§ **INSTRUCTION 1**
Answer these from the biography of Vasily Ikonnikov:
(a) On what date was he born?
(b) Which institute did he graduate from in 1988?
(c) Which State Duma was he a deputy of from 2011 to 2016?

§ **TEXT SHOWN**
Russian politician (born 1961)

Vasily Nikolayevich Ikonnikov (Василий Николаевич Иконников; born 26 April 1961) is a Russian politician serving as a senator from Oryol Oblast since 6 October 2021.

==Biography==

Vasily Ikonnikov was born on 26 April 1961 in Oryol. In 1988, he graduated from the All-Union Correspondence Institute of Civil Engineering. From 1980 to 1982, he served in the Soviet Army. From 1982 to 1991, he worked in the Komsomol and party bodies of the city of Orel and the Oryol Oblast. From 1995 to 1997, he was the deputy of the Oryol Oblast Duma. On 18 March 2001, he was elected to Oryol Council of People's Deputies. From 2007 to 2011, Ikonnikov was the deputy of the Orel Council of People's Deputies. From 2011 to 2016, he was the deputy of the 6th State Duma. From October 2017, he has become the senator from the Legislative Assembly of Oryol Oblast. In 2021, he was re-elected.

§ **PROVIDED INFORMATION**
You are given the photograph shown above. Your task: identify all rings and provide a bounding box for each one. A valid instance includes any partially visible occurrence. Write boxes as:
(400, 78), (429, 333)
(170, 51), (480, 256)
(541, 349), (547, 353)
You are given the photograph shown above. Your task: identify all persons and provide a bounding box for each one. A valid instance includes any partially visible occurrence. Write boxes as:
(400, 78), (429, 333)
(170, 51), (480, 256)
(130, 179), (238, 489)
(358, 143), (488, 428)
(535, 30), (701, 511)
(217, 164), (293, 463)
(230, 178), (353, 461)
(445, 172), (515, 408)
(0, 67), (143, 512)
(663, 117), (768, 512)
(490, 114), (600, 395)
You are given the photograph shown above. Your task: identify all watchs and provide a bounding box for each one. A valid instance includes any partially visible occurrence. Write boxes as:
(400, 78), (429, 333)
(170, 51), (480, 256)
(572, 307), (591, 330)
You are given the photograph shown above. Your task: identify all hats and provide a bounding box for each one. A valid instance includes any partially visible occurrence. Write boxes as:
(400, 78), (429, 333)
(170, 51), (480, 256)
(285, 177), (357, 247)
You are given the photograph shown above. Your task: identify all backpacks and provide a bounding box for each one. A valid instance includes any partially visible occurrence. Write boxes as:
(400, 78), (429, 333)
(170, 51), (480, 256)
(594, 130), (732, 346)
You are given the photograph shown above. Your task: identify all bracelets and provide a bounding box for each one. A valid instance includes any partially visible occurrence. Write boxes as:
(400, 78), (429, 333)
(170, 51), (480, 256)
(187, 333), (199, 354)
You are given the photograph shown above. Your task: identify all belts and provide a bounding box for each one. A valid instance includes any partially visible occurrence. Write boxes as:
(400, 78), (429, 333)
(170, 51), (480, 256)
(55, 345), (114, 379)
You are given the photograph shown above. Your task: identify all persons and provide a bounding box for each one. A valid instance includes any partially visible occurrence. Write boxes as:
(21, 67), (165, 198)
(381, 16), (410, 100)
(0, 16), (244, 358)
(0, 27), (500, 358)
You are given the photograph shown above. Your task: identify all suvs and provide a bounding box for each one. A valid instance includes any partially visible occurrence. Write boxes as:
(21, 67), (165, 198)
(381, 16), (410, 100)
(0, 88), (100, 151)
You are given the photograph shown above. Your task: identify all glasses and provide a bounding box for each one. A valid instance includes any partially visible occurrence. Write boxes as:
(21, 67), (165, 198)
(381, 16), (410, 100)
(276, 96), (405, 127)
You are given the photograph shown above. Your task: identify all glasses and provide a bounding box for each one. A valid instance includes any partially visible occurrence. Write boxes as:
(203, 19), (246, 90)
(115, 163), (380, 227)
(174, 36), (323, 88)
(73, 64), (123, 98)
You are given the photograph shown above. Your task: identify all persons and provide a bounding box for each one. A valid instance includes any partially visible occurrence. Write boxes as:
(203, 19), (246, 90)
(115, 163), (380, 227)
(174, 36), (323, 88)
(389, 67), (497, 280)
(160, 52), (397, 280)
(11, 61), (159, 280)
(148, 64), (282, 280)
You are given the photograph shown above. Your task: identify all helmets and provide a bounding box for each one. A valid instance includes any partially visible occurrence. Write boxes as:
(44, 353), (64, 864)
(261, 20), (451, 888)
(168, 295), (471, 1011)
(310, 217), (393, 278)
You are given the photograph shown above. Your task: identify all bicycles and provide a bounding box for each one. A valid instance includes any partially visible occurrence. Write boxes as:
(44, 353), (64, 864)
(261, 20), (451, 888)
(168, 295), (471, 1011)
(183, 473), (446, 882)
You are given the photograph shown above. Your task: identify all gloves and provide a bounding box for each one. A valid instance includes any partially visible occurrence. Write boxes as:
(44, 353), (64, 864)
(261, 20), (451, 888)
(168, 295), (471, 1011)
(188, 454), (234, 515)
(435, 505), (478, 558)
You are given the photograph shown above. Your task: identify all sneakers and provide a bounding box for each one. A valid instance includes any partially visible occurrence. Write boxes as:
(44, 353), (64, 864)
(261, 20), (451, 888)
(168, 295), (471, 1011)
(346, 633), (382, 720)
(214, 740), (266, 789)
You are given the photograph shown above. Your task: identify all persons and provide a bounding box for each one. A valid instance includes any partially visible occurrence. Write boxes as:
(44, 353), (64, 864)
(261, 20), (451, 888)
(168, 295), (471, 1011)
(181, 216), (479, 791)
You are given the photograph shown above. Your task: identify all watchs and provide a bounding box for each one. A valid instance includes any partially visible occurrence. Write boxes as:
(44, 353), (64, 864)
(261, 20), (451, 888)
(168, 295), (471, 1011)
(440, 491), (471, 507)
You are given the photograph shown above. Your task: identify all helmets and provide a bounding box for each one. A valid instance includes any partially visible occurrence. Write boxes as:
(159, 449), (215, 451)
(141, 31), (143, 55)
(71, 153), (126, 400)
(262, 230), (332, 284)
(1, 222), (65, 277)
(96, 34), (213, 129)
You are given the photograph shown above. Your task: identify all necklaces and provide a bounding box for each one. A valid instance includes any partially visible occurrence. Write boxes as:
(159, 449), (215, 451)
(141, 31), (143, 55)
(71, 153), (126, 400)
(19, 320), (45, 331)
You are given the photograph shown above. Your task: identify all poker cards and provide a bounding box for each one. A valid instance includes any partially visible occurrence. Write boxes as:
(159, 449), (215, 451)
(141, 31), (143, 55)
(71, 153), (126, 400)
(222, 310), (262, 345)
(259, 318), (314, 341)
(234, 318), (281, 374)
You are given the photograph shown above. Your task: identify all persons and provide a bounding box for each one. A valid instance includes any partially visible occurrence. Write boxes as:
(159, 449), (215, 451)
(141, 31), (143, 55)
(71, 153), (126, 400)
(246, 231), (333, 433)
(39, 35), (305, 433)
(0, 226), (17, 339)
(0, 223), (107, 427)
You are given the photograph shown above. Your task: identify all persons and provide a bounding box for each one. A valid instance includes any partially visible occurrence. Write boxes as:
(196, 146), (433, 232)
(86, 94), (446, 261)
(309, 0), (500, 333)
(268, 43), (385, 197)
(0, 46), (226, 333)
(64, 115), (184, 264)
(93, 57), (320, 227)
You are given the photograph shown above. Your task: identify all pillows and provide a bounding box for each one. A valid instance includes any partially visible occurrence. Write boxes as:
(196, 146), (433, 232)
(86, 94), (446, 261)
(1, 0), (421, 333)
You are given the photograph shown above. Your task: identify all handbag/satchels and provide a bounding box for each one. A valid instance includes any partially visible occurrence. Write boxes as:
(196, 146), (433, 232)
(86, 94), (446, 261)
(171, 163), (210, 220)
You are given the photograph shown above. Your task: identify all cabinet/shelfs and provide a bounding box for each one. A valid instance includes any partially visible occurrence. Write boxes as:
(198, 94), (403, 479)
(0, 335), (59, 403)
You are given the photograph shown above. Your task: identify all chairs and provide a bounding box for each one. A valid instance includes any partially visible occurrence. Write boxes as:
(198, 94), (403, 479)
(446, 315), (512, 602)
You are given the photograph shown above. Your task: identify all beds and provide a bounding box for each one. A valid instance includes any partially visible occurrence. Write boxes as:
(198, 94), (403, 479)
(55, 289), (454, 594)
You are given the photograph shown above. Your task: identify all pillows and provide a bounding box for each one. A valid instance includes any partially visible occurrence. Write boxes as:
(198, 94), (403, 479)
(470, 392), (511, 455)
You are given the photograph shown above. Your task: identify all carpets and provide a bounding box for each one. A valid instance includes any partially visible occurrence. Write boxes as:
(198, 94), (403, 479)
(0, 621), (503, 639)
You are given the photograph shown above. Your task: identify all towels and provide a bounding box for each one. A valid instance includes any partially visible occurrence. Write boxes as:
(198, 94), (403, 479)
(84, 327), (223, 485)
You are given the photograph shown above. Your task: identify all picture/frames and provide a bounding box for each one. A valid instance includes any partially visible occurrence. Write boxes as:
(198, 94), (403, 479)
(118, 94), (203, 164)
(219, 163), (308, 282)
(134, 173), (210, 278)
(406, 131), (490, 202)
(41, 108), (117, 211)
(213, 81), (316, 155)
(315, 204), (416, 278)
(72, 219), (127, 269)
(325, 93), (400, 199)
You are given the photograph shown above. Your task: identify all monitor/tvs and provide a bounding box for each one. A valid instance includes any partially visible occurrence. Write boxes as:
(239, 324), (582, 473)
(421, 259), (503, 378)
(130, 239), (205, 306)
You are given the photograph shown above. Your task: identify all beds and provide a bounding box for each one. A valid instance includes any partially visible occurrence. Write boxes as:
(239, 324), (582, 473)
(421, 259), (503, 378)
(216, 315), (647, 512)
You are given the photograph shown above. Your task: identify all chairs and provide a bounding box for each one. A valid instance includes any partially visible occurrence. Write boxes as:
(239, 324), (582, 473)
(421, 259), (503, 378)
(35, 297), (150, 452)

§ **INSTRUCTION 2**
In the listing, take everything from the line containing "identify all bracelets" down to the line containing "(310, 217), (393, 278)" and switch "partially visible" to "partly visible" wherever it occurs, leaving all else as it is. Return only those lines.

§ **WRITTEN SOLUTION 1**
(a) 26 April 1961
(b) The All-Union Correspondence Institute of Civil Engineering
(c) The 6th State Duma

§ **WRITTEN SOLUTION 2**
You are given the photograph shown above. Your task: identify all bracelets and provide a bounding box for each one. A valid instance includes any partly visible occurrence. Write boxes as:
(400, 78), (429, 333)
(170, 51), (480, 256)
(187, 333), (199, 354)
You are given the photograph shown above. Your task: identify all belts and provide a bounding box for each one. A valid instance includes any partly visible occurrence. Write boxes as:
(400, 78), (429, 333)
(170, 51), (480, 256)
(55, 345), (114, 379)
You are given the photograph shown above. Your task: identify all persons and provide a bounding box for each one. A valid instance includes any partly visible occurrence. Write boxes as:
(21, 67), (165, 198)
(381, 16), (410, 100)
(0, 16), (244, 358)
(0, 27), (500, 358)
You are given the photograph shown above. Your task: identify all suvs and provide a bounding box for each one. A valid instance includes any partly visible occurrence. Write boxes as:
(21, 67), (165, 198)
(381, 16), (410, 100)
(0, 88), (100, 151)
You are given the photograph shown above. Your task: identify all glasses and provide a bounding box for each one. A valid instance includes any partly visible occurrence. Write boxes as:
(21, 67), (165, 198)
(381, 16), (410, 100)
(276, 96), (405, 127)
You are given the photograph shown above. Your task: identify all glasses and provide a bounding box for each one. A valid instance includes any partly visible occurrence. Write boxes as:
(203, 19), (246, 90)
(115, 163), (380, 227)
(174, 36), (323, 88)
(73, 64), (123, 98)
You are given the photograph shown above. Your task: identify all persons and provide a bounding box for each one. A valid instance includes any partly visible occurrence. Write boxes as:
(203, 19), (246, 90)
(115, 163), (380, 227)
(174, 36), (323, 88)
(389, 67), (497, 280)
(160, 52), (397, 280)
(11, 61), (159, 280)
(148, 64), (282, 280)
You are given the photograph shown above. Your task: identify all helmets and provide a bounding box for each one. A valid instance includes any partly visible occurrence. Write boxes as:
(44, 353), (64, 864)
(261, 20), (451, 888)
(168, 295), (471, 1011)
(310, 217), (393, 278)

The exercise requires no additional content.